Excerpt:
Let’s find out everything about this spice: its properties, origins, benefits and how to use it in our recipes.
Saffron is a tasty and healthy spice which satisfies sight, taste and smell. It is often mistaken with a root, but it actually has a completely different origin. It comes from the three flower stigmas of the crocus. This plant blooms in autumn and it is purple.
People collect this precious spice is by hand, right after its blooming, and only in the first hours of the morning. If this operation happens after dawn, its flowers would be too open and stigmas could break. After the harvest, the stigmas are taken by hand, without using any machine. At this point, the drying process carefully begins.
In order to obtain 1kg of saffron, producers need 100.000 flowers and 400 hours of labor. This explains why this product is so expensive, just like gold. If you want to use something similar, you can replace saffron with turmeric. It is cheaper, but it is still tasty and healthy.
Therapeutic properties of saffron
This scented and colored spice has thousands of benefits for our body, if taken in the right amount. Its properties are well-known in naturopathy and alternative medicine. Following, you will find everything about its main benefits.
– Antioxidants properties. According to some researches, this spice also has anti-tumor properties, given by its particular color. Morever, it also improves learning capacities, slowing down the Alzheimer’s disease degenerative process.
– Aphrodisiac properties. Saffron heals and prevents sexual dysfunctions. Moreover, it seems that taking this spice daily promotes virility.
– Antidepressant properties. It prevents anxiety and stress, while stimulating dopamine, noradrenaline and serotonin production. By taking this spice, you can help your good mood and avoid anxiety or panic attacks.
– Anti-aging properties. It fights free radicals and hinders the natural aging process, making your skin more elastic and toned.
How to use saffron in your risotto
In order to fully enjoy this spice, you should learn how to use its dried pistils. Soak about 120 saffron pistils in half a cup of lukewarm water for 40 minutes. In this way, they will release their color and aroma.
At this point, you can cook your risotto as usual. However, instead of seasoning it with a bag of saffron, you can add the pistils and the water. With 120 pistils you can season risotto for 6 people.

Input data:
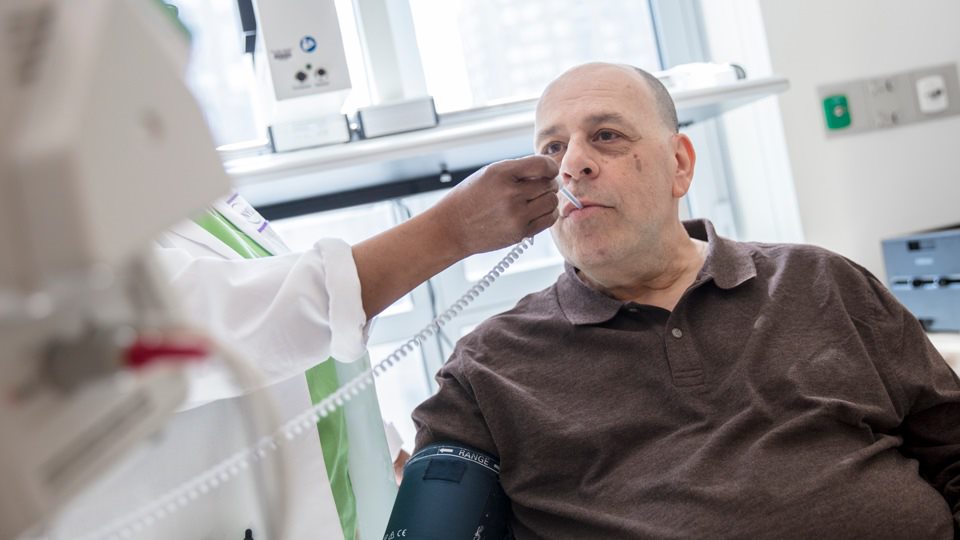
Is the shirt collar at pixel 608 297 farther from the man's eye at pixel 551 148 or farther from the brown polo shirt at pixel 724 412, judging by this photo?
the man's eye at pixel 551 148

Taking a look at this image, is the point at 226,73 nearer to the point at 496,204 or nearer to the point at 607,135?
the point at 607,135

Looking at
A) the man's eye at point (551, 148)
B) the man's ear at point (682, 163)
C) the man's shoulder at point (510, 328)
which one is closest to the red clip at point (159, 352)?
the man's shoulder at point (510, 328)

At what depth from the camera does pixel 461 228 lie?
4.07 ft

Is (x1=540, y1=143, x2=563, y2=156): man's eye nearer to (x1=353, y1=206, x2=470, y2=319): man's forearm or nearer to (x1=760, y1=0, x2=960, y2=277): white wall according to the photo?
(x1=353, y1=206, x2=470, y2=319): man's forearm

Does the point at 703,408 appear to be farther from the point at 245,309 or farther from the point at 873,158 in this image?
the point at 873,158

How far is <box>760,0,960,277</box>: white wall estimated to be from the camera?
2496 millimetres

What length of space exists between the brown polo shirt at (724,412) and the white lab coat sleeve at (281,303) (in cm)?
39

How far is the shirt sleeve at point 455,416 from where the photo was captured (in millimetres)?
1461

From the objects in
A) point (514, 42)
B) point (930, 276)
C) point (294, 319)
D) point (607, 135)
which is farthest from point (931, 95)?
point (294, 319)

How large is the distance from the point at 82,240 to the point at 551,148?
1.29 metres

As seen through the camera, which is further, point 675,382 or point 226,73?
point 226,73

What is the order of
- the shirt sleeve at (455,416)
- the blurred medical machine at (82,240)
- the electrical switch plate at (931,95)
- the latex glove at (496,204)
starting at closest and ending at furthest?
the blurred medical machine at (82,240) < the latex glove at (496,204) < the shirt sleeve at (455,416) < the electrical switch plate at (931,95)

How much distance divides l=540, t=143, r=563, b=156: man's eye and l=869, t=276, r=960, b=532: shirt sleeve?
0.62 m

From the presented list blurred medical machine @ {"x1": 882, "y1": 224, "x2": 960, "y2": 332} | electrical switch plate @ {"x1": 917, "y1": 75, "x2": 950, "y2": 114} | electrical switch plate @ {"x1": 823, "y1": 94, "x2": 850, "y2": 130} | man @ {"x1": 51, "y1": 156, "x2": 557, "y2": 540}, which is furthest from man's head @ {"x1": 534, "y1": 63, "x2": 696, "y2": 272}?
electrical switch plate @ {"x1": 917, "y1": 75, "x2": 950, "y2": 114}
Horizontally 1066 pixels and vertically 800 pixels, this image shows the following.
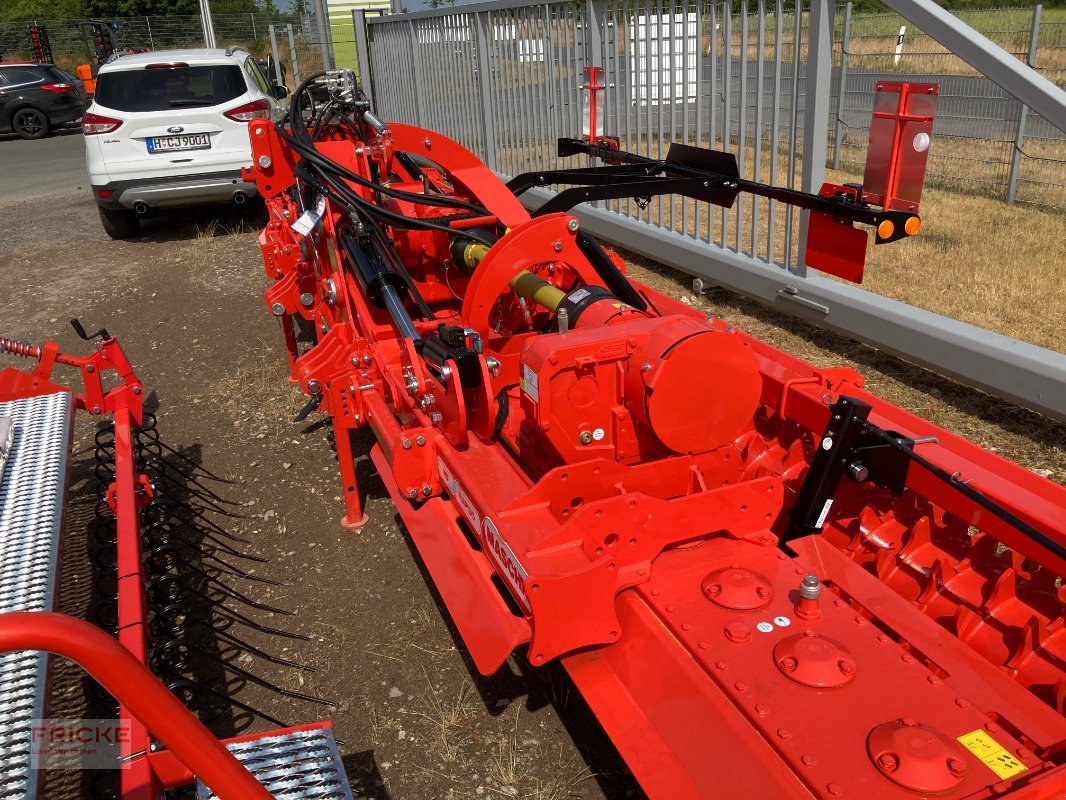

Tasks and exercises:
1. In the saffron article, how many flowers do producers need to obtain 1kg of saffron?
2. Decide whether each statement agrees with the saffron article, and support each yes or no with a quotation from it.
(a) Saffron comes from the root of the crocus.
(b) The crocus blooms in autumn.
(c) Machines remove the stigmas after the harvest.
3. Turn the paragraph of the saffron article that begins "In order to fully enjoy this spice" into a short list that keeps its main facts.

Solution list:
1. Producers need 100,000 flowers to obtain 1kg of saffron.

2.
(a) No: "It comes from the three flower stigmas of the crocus."
(b) Yes: "This plant blooms in autumn and it is purple."
(c) No: "the stigmas are taken by hand, without using any machine."

3.
- Learn how to use the dried pistils.
- Soak about 120 saffron pistils in half a cup of lukewarm water.
- Leave them for 40 minutes so they release their color and aroma.